Qual è il suo rapporto con Venezia?
«Straordinario, è la più bella città che qualcuno possa aver inventato, una favola che mescola fantasia, immaginazione e coraggio, voglia di mettersi in gioco. Ogni volta mi stupisce, e soprattutto mi piace in tutte le stagioni, non solo con il sole. Se sento dire che Venezia è invivibile non ci credo, io ci vivrei. Purtroppo in quarant’anni di lavoro ci son venuto pochissimo, più al Lido per la Mostra del Cinema, al Teatro Goldoni credo di non essermi mai esibito.»
Quanto ai personaggi goldoniani?
«Ho portato in scena un Arlecchino strepitoso nel 1995 sempre con Nanni Garella, una risposta a Strehler in anni in cui nessuno osava farlo. Un Arlecchino disperato, senza lavoro, un extracomunitario che si trova nei pasticci. Qualche anno dopo voleva farlo Paolo Rossi, ma ci ha rinunciato per problemi di salute. Provai una gioia immensa quando lessi su un articolo apparso allora su un noto quotidiano il mio nome tra gli Arlecchini storici. Non capisco perché non siamo venuti a presentarlo a Venezia… ma non è colpa mia, purtroppo non decido io dove andare!»
Lei è particolarmente legato a Cechov
«Sì, ma mi avvicino sempre con gran rispetto, e mi piace sperimentare strade nuove, dico sempre che per andare a Roma non c’è solo l’autostrada, la strada più comoda non mi interessa.

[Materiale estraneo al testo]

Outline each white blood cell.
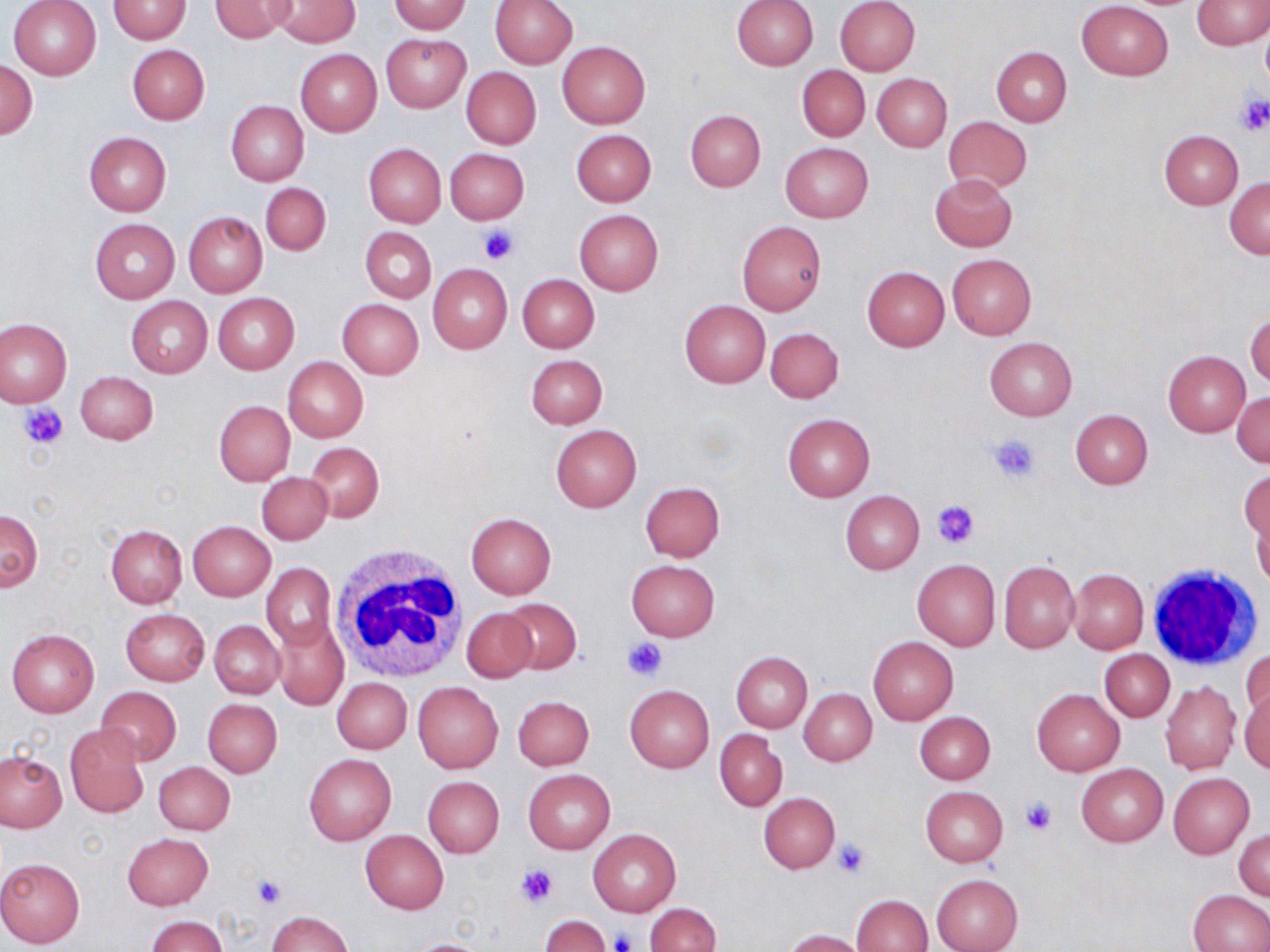
Approximate bounding boxes as (x1, y1, x2, y2) in pixels.
White blood cells: (330, 542, 470, 688), (1144, 563, 1262, 670).

Summary:
  - Uninfected red blood cell locations: (8, 0, 102, 80), (106, 0, 191, 43), (209, 0, 296, 42), (267, 0, 360, 48), (835, 0, 920, 75), (1191, 0, 1269, 49), (386, 1, 472, 34), (489, 1, 578, 67), (730, 1, 818, 71), (1076, 1, 1173, 80), (1259, 26, 1270, 89), (380, 34, 471, 113), (558, 41, 651, 128), (127, 44, 209, 124), (991, 47, 1072, 125), (295, 50, 382, 136), (2, 61, 37, 138), (796, 64, 870, 142), (461, 67, 541, 149), (872, 74, 952, 152), (226, 100, 309, 186), (685, 109, 765, 191), (944, 117, 1032, 194), (570, 129, 656, 206), (1159, 129, 1243, 209), (84, 132, 171, 215), (780, 142, 873, 223), (363, 143, 446, 227), (444, 148, 528, 223), (928, 174, 1017, 252), (1225, 177, 1270, 259), (260, 182, 330, 256), (574, 210, 663, 295), (182, 211, 267, 298), (90, 218, 179, 302), (737, 221, 826, 316), (361, 226, 436, 303), (946, 253, 1036, 339), (429, 265, 513, 353), (861, 266, 950, 351), (518, 274, 600, 352), (213, 292, 299, 374), (125, 296, 212, 378), (338, 299, 423, 379), (679, 300, 770, 388), (1247, 309, 1270, 387), (0, 317, 72, 407), (765, 326, 843, 404), (984, 337, 1077, 420), (1164, 350, 1250, 436), (527, 355, 607, 428), (283, 357, 367, 442), (76, 371, 159, 445), (1233, 393, 1269, 467), (214, 401, 295, 485), (1071, 409, 1153, 489), (783, 413, 875, 500), (550, 425, 642, 512), (307, 442, 383, 521), (1240, 469, 1269, 549), (257, 471, 332, 544), (639, 481, 725, 561), (840, 490, 924, 574), (0, 509, 42, 590), (1253, 511, 1269, 589), (466, 512, 556, 598), (187, 521, 275, 600), (107, 525, 187, 607), (626, 559, 718, 641), (912, 559, 1000, 652), (999, 560, 1079, 652), (261, 562, 335, 650), (1068, 569, 1148, 653), (499, 598, 582, 674), (120, 608, 210, 686), (461, 608, 539, 683), (272, 618, 348, 710), (210, 620, 285, 699), (6, 627, 99, 718), (868, 636, 958, 725), (1101, 650, 1174, 721), (1241, 650, 1270, 724), (730, 651, 813, 732), (332, 677, 412, 754), (412, 682, 503, 773), (1160, 682, 1240, 774), (624, 685, 714, 772), (96, 686, 181, 765), (1240, 686, 1269, 772), (799, 688, 876, 766), (1032, 688, 1125, 776), (518, 692, 601, 853), (513, 695, 593, 770), (203, 697, 282, 777), (915, 711, 995, 785), (64, 724, 149, 818), (714, 730, 787, 810), (0, 752, 66, 831), (304, 754, 396, 845), (154, 761, 235, 835), (1076, 763, 1168, 847), (523, 770, 614, 853), (1168, 773, 1254, 858), (424, 776, 504, 857), (920, 786, 1008, 866), (758, 792, 839, 873), (588, 828, 680, 916), (1235, 828, 1269, 900), (360, 830, 449, 914), (122, 833, 214, 910), (0, 857, 86, 949), (931, 873, 1023, 952), (1187, 890, 1270, 952), (851, 894, 932, 951), (645, 902, 720, 952), (265, 912, 355, 952), (539, 915, 609, 952), (147, 916, 227, 952), (785, 929, 869, 952), (405, 938, 490, 951)
  - Platelet locations: (1235, 93, 1270, 136), (478, 224, 519, 264), (19, 401, 69, 448), (987, 432, 1042, 482), (931, 501, 978, 548), (621, 636, 668, 682), (1020, 797, 1058, 835), (832, 838, 871, 876), (516, 864, 558, 907), (248, 872, 288, 910), (607, 930, 636, 952)
  - Slide-level diagnosis: negative for blood parasites
  - Image size: 1270×952 pixels
  - Field of view: one of a larger specimen
  - Stain: May-Grünwald-Giemsa
  - Magnification: 1000x
  - Preparation: thin blood smear
  - Modality: light microscopy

Quanto al personaggio di Platonov, se Zio Vanja parte già sconfitto, Platonov non ci crede più, è un Don Giovanni di serie B di grande contemporaneità, non riesce ad amare pur innamorato dell’amore, ha sempre rimandato a dopo i suoi progetti, è amato da tutti ma alla fine si troverà con un pugno di mosche, ha un senso di morte addosso. Per interpretarlo, confesso, mi sono ispirato molto ad un mio vecchio amico, un talento maledetto, voleva fare il regista e lo sceneggiatore, ma aveva in sé il germe dell’autodistruzione, che l’ha portato a non combinare nulla. La troppa acutezza e intelligenza di Platonov porta allo smarrimento».